If the Judge himself views the electronic document which is dependent on the system used, software used etc, then he becomes the person responsible under Section 65B to state that the computer which rendered the binary stream contained in the memory card rendered in a particular manner and will do so in future also in similar circumstances.

We can then say that the onus of providing the Section 65B certificate shifts from the person producing the memory card to the Court itself.

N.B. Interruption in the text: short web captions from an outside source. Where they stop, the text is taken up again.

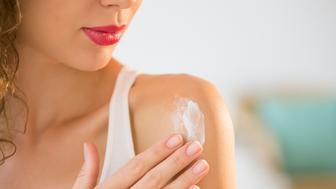 USA, New Jersey, Young woman applying cream on shoulder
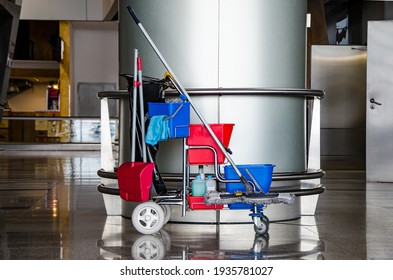 Cleaner cart in a public place. Mobile cart with cleaning products: mop, buckets for cleaning the floor, broom scoop, household chemicals, household rags. Ensuring cleanliness and disinfection.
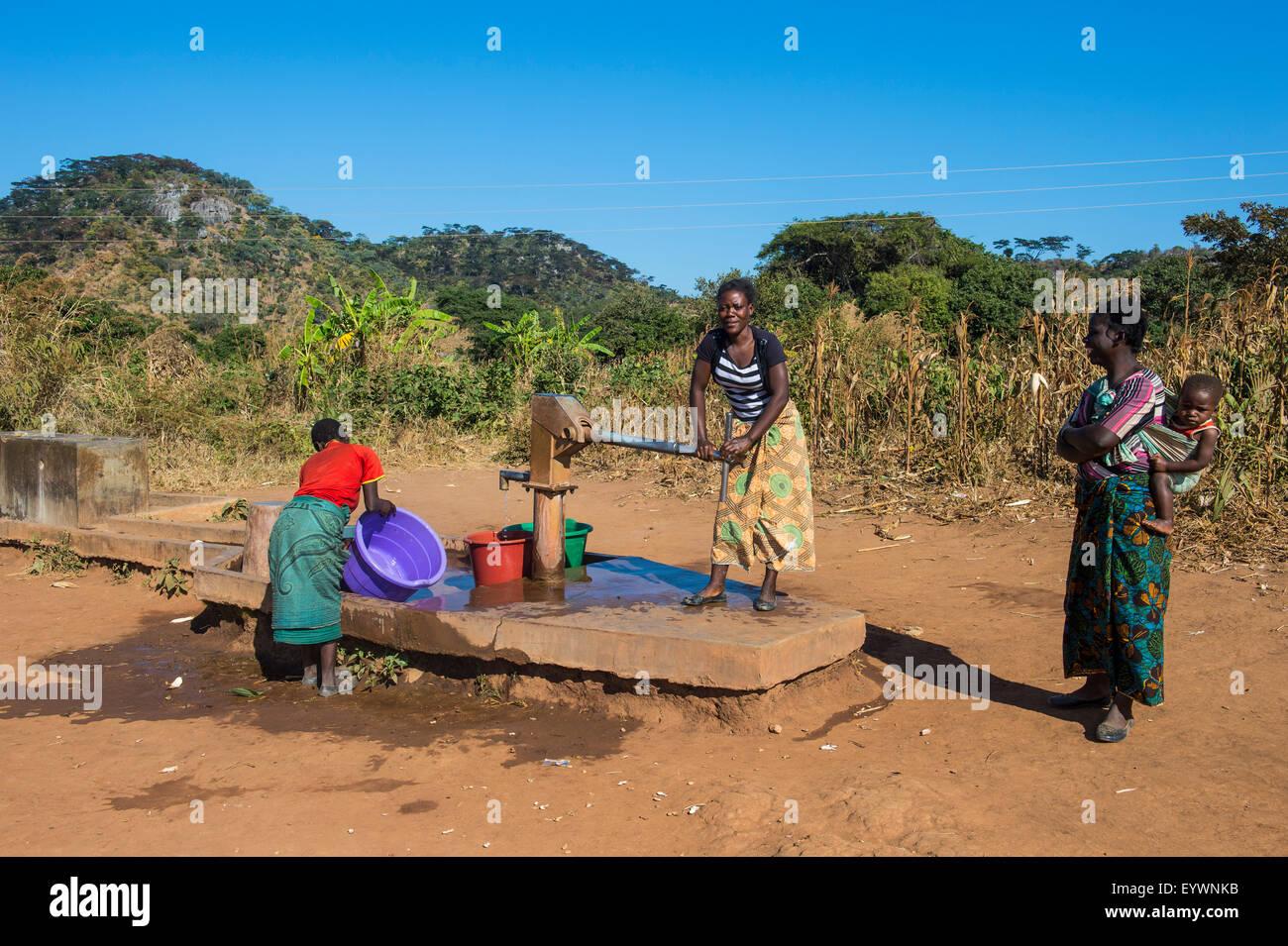 Einheimische Frauen an einem Wasser gut, Malawi, Afrika Stockbild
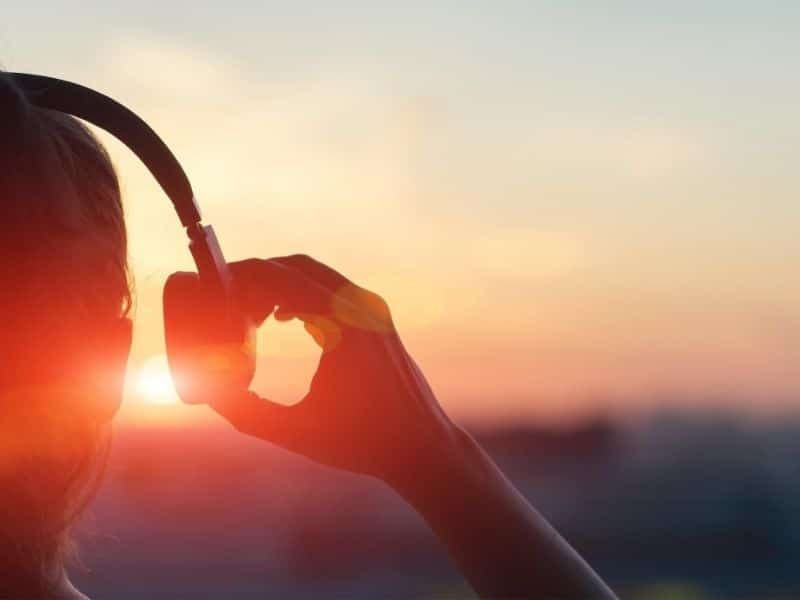 woman with headphones looking into sunset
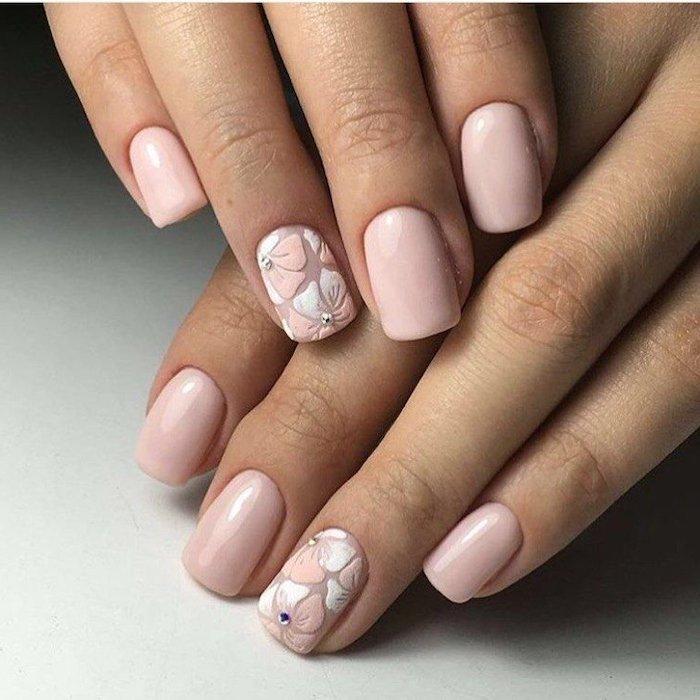 deux mains avec ongle en)gel pastel décoré)des fleurs et petites pierres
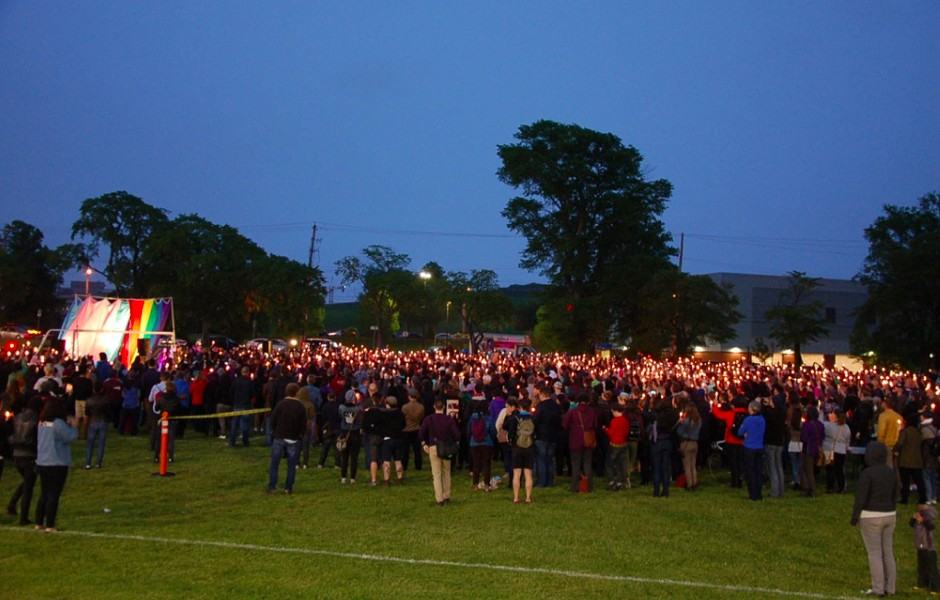 Candles raised during Monday's vigil. - THE COAST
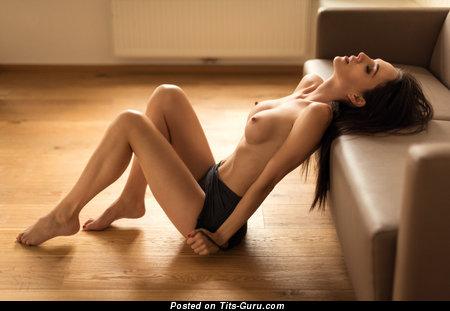 Image. Bianka - naked brunette with medium fake boob photo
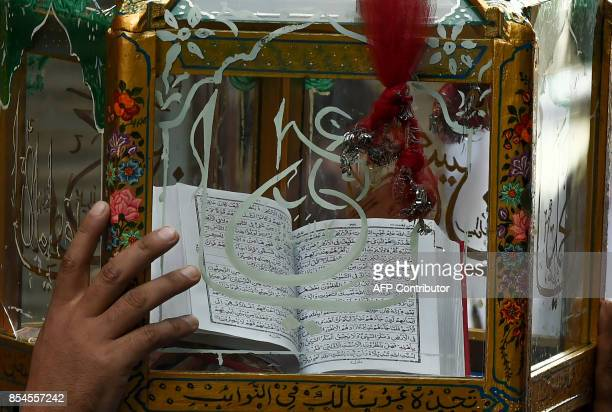 This picture taken on September 26 2017 shows an Indian Kashmiri mourner touching a glass case containing a copy of the Koran during a Shiite Muslim...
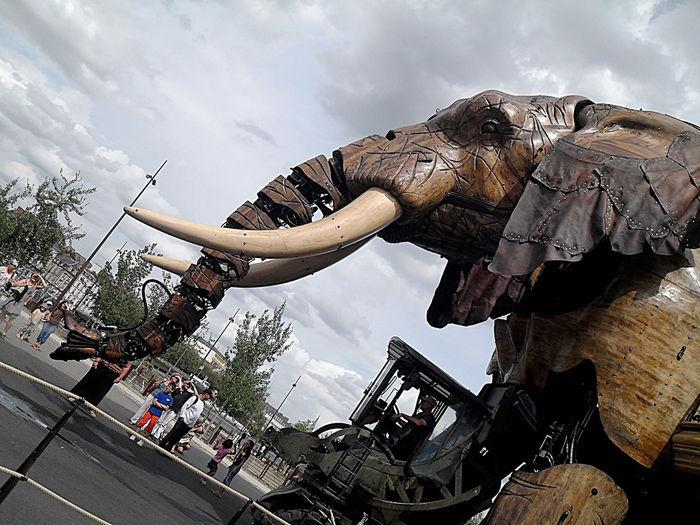 Machine Wood Animal Representation Automaton Cloud - Sky Day Elephant Low Angle View Outdoors People Sky Street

The fact that an electronic document residing in Yahoo Group server could be accepted as evidence based on a certificate produced locally by a private person like me was established in the Suhas Katti case in 2004 itself. There was no need for the “hard disk of yahoo group” to be produced in the Court. I suppose this is a universally accepted fact as of now that where there is a Section 65B certificate of a computer output, there is no need for the production of the original electronic document.

In the Basheer case one part that I did not agree with was a reference to the CD in which the offending speech or song was contained as a “Original”. This term has to be correctly defined.

The terminology that should have been used here was the “First Container of the stream of electronic data elements that constitute the evidence in question” instead of the “Original CD”.

We should refrain from confusing between the “Stream of zeros and ones” which are “Binary impulses recorded for future reference and interpretation” in some form, and the container in which these are held together for the time being.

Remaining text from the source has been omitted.